Hi all,
I have been learning linux and have a secondary monitor that I wanted to use for showing some sensor data. Currently I need to manually enter in three commands and then arrange my windows each time I want to look at (and start-up, etc). I am using the nethogs, inxi, and lm-sensors libraries:
sudo nethogs
watch -n1 "inxi -s"
watch -n1 "sensors | grep Tdie"
The end result looks something like this:
https://i.ibb.co/TgWXKSn/sensors.png
Is it possible/easy to script the opening of these three terminal windows and position them onto a specific monitor? Or is there a completely different better way to go about this?
Also, is there a way for me to custom arrange the data on the screen? Eg, could I put the sensors "Tdie" data into two columns and remove the "high = +70.0 C" info?
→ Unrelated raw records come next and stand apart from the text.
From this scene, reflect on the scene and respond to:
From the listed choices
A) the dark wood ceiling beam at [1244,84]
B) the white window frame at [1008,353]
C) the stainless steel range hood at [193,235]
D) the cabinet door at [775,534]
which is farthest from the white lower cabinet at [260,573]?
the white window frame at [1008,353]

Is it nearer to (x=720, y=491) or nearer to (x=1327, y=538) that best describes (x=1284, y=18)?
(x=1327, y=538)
[Beyond this specific case, is there a general solution with, say, a directory containing a separate shell script for launching each program, with a master script that specifies terminal width/height as well as (x,y) coordinates? --Ed.]
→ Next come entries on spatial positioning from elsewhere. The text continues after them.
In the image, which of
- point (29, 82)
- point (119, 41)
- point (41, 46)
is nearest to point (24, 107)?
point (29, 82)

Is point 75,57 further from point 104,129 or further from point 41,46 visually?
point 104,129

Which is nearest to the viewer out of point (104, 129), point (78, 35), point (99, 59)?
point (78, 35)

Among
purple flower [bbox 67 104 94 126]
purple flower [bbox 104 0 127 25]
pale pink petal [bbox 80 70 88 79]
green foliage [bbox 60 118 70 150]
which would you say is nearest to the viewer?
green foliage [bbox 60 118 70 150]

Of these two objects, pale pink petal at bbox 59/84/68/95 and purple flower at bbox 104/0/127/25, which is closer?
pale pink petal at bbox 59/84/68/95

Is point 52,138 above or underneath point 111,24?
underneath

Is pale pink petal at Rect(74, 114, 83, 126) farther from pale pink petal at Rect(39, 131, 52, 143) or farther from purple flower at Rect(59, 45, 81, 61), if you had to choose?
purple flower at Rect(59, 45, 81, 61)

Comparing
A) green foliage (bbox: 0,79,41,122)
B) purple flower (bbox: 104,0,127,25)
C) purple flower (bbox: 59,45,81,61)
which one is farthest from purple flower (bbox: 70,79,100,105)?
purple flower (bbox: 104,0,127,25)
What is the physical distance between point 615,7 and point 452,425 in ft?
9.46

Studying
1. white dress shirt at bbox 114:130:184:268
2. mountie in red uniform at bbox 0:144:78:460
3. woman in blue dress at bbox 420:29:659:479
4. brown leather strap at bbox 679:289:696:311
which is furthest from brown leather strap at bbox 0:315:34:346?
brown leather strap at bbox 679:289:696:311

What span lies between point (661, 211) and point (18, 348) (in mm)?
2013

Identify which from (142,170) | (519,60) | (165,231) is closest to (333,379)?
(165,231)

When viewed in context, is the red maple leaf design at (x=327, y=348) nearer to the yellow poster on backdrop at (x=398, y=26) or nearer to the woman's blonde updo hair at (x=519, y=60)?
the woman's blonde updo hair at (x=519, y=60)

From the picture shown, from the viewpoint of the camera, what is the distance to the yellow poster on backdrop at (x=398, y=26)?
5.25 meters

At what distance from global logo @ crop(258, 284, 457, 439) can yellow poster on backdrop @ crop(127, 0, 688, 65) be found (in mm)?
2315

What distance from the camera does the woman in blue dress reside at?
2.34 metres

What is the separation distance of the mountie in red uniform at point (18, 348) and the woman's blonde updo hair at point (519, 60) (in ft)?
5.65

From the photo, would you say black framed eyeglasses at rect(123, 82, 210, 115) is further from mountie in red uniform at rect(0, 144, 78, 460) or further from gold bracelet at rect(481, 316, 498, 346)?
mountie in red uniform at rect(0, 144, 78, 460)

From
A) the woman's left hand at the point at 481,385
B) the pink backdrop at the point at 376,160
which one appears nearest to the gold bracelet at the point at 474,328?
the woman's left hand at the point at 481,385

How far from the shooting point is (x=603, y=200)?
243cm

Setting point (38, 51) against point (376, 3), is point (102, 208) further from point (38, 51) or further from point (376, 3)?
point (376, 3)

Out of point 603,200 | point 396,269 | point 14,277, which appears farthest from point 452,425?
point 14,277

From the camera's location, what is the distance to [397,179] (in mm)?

(Score: 0) by Anonymous Coward on Thursday January 17 2019, @04:10AM (1 child)
It's usually better to stick to grep/awk pipes than use regex you don't understand. You might want to modify the script later, and spending hours figuring out something someone else wrote is infuriating.
cpucount=$(awk '/MHz/' /proc/cpuinfo | wc -l)
for cpu in $(seq 1 ${cpucount})
do
grep MHz /proc/cpuinfo | awk 'NR=='${cpu}'{print "CPU'${cpu}': " $4 " MHz"}'
done
[ac][~]:sh cpuinfo.sh
CPU1: 3782.316 MHz
CPU2: 3593.783 MHz
CPU3: 3596.303 MHz
CPU4: 3691.905 MHz
(Score: 2) by Farkus888 on Friday January 18 2019, @12:31AM
Spending hours figuring out your own regex years later isn't any better.